Улыбки улетучились, когда Серега показал еще одно полотно. Верх картины был нежно-голубой, низ — иссиня-черный. На голубом фоне темноволосая женщина и белокурый мужчина тянулись друг к другу. Их тщательно выписанные обнаженные торсы так и светились здоровьем и силой. Однако в черной части картины продолжением их тел служил лишь мертвенно-белесый голый костяк, скелет.

— Вариант, — убежденно проговорила Аля, — у тебя на эту тему была работа. Я ее уже забрала. Помнишь, червовый и пиковый тузы?

— Ты жестокий, — снова произнесла Джулия. — Все очень страшно. Надежды нет, черное их убьет.
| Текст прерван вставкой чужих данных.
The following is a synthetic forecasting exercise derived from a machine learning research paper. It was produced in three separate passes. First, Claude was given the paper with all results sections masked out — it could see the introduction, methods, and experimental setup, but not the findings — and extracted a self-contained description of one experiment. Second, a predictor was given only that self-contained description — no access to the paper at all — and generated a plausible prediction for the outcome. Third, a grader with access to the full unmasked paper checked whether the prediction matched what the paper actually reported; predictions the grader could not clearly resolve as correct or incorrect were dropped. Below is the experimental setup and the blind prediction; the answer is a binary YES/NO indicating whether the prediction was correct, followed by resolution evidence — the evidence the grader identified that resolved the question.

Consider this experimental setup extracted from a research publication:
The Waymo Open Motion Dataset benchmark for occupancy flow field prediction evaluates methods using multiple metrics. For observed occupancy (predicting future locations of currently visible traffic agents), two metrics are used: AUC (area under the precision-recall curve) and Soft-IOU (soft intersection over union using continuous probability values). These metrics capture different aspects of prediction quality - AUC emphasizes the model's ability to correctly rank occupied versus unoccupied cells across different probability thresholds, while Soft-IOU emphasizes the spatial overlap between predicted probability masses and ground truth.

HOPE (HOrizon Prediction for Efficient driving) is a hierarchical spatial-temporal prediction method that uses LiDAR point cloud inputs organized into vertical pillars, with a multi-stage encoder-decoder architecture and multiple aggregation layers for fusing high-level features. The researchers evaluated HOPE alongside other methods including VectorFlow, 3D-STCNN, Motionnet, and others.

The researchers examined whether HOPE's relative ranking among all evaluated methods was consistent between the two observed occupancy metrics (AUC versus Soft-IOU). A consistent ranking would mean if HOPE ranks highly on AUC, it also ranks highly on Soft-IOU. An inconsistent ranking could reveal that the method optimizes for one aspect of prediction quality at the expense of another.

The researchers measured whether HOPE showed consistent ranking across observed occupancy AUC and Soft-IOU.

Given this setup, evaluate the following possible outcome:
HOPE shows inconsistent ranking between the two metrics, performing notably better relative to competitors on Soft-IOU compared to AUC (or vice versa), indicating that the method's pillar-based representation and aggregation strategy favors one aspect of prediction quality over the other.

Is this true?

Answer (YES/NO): YES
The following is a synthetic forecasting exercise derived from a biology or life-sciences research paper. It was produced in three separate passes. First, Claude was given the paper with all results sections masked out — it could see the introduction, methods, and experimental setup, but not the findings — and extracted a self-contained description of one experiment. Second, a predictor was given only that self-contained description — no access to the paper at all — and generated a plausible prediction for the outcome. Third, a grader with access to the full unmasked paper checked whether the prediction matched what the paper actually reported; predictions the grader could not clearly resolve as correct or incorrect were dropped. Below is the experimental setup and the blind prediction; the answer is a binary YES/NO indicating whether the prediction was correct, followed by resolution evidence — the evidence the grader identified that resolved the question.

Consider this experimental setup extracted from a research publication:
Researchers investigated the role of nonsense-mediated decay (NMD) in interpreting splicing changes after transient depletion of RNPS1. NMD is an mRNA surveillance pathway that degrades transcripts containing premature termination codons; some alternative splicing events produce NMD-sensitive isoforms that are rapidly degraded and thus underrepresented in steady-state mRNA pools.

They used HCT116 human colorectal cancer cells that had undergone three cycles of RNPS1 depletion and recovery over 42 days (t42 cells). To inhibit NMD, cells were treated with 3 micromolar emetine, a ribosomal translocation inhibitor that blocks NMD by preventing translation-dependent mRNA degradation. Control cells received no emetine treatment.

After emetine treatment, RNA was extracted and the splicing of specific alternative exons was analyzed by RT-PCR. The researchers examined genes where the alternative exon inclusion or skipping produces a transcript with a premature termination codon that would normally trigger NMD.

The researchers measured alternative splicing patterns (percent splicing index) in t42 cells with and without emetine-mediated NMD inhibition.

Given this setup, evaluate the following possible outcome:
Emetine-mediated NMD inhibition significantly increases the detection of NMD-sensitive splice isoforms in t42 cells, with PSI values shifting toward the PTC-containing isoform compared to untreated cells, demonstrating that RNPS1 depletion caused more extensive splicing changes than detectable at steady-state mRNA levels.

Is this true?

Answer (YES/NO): NO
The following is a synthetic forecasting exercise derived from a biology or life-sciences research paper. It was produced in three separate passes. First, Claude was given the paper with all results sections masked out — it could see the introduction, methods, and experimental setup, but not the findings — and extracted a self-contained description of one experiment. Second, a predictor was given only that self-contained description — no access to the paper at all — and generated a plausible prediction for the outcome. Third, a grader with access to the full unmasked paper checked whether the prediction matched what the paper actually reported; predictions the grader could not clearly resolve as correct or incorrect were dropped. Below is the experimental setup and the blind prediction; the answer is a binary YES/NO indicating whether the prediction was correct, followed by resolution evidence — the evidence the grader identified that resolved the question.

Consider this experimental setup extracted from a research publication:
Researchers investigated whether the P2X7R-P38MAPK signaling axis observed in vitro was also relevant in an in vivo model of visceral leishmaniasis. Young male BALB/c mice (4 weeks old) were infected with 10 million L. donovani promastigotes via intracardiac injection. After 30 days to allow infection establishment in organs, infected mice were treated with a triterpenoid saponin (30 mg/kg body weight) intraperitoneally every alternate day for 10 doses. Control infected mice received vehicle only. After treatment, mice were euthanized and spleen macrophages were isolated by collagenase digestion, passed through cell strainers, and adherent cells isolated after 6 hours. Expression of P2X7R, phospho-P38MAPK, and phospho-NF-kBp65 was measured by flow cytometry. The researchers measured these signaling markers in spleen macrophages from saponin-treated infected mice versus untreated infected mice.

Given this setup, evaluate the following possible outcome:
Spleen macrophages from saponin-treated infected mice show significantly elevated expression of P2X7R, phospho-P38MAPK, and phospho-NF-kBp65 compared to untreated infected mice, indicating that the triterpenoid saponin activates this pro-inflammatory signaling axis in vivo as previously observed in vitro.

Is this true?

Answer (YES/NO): YES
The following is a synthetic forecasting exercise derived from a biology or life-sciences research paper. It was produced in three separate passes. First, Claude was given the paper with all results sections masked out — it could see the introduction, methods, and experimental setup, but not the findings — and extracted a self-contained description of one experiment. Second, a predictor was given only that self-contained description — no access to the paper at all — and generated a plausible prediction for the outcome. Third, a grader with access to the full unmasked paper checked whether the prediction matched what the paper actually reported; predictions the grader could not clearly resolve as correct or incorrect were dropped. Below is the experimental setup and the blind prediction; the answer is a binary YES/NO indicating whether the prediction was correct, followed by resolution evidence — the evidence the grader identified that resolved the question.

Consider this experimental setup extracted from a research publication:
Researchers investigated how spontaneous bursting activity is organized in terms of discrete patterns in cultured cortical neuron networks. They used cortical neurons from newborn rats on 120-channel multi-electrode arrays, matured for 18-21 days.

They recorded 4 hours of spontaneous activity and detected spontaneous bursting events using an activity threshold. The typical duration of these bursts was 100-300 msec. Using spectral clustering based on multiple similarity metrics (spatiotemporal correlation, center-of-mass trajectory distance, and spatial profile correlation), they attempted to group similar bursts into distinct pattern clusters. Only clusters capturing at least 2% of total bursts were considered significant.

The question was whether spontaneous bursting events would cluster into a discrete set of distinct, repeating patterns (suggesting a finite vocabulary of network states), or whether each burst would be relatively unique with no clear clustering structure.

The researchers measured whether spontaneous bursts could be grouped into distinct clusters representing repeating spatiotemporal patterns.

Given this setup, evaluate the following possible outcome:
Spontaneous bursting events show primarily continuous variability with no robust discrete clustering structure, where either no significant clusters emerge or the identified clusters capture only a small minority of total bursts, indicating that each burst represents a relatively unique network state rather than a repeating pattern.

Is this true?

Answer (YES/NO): NO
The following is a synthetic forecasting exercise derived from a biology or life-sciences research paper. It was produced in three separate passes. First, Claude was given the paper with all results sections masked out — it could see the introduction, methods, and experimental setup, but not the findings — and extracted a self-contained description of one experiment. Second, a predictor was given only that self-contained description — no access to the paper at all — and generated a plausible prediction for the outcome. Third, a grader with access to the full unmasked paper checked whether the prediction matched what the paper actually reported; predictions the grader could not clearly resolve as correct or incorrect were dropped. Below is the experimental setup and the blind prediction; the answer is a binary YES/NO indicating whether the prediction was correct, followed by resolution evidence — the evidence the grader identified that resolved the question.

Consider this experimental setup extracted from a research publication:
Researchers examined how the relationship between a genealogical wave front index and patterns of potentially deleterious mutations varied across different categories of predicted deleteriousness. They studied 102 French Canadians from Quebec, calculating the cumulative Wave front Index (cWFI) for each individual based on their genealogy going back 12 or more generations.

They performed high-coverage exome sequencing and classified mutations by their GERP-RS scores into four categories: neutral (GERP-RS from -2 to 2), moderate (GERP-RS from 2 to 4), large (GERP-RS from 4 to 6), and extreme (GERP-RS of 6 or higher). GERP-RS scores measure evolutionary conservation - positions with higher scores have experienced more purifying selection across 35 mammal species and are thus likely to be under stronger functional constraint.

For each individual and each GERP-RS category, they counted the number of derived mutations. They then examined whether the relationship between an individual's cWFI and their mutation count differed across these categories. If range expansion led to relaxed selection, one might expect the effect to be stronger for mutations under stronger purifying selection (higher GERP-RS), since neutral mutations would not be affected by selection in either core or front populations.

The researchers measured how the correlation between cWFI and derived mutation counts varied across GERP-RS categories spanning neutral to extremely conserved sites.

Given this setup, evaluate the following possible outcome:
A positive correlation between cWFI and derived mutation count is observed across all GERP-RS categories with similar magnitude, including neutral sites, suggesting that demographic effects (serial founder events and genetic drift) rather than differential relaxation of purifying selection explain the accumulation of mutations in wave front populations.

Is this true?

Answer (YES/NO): NO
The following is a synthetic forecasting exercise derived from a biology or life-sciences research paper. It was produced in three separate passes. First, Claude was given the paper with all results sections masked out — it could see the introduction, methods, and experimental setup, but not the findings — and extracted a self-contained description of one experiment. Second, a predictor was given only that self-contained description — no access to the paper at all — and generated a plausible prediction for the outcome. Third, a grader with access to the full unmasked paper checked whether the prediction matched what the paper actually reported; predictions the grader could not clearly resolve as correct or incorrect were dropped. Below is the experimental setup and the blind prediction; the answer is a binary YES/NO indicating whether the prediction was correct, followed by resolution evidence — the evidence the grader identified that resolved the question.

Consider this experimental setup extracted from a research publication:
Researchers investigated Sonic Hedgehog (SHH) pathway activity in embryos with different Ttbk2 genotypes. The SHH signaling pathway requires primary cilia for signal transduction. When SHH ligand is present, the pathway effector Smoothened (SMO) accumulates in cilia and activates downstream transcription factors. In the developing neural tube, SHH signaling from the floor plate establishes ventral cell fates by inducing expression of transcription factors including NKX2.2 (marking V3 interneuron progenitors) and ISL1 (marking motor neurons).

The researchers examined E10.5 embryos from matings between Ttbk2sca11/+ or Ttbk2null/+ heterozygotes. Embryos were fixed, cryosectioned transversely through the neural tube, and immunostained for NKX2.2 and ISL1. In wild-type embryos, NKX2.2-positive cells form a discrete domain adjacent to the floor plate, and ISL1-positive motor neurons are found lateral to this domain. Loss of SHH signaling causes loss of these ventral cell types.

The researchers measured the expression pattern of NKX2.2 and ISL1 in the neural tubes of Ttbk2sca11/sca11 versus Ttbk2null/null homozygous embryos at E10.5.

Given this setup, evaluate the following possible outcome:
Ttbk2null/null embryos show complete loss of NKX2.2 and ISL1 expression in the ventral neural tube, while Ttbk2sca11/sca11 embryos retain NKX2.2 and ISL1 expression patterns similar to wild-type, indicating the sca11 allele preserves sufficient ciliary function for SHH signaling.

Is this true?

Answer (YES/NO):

Это — неверие в Бога.

Следующая вещь называлась «Разлука». Ее Серега написал от скуки сразу после развода с Леной. Он изобразил мрачноватое здание суда, себя и Лену, идущих в противоположные стороны.

— Вот так наш султан стал холостым, — сыронизировала Аля, — таких я уже штук сорок видела. Правда, у других авторов.

— Это пишут и у нас, — подтвердила Джулия.

Серега хмыкнул и протер последний холст из этой кучи.

Портрет матери, который он сделал уже после ее смерти по памяти.

— Фотография, — сказала Аля, — не обижайся, но это — фотография.

— Это я не отдам, — объявил Серега, — это не продается.

Он нашел на стене пару свободных гвоздей и повесил на них портрет.

— Мама — это мама, — одобрительно кивнула Джулия.

— Тащи еще, — опять потребовала Аля.

— Не, баста, синьорины. Пошли лучше «Мечту» покажу.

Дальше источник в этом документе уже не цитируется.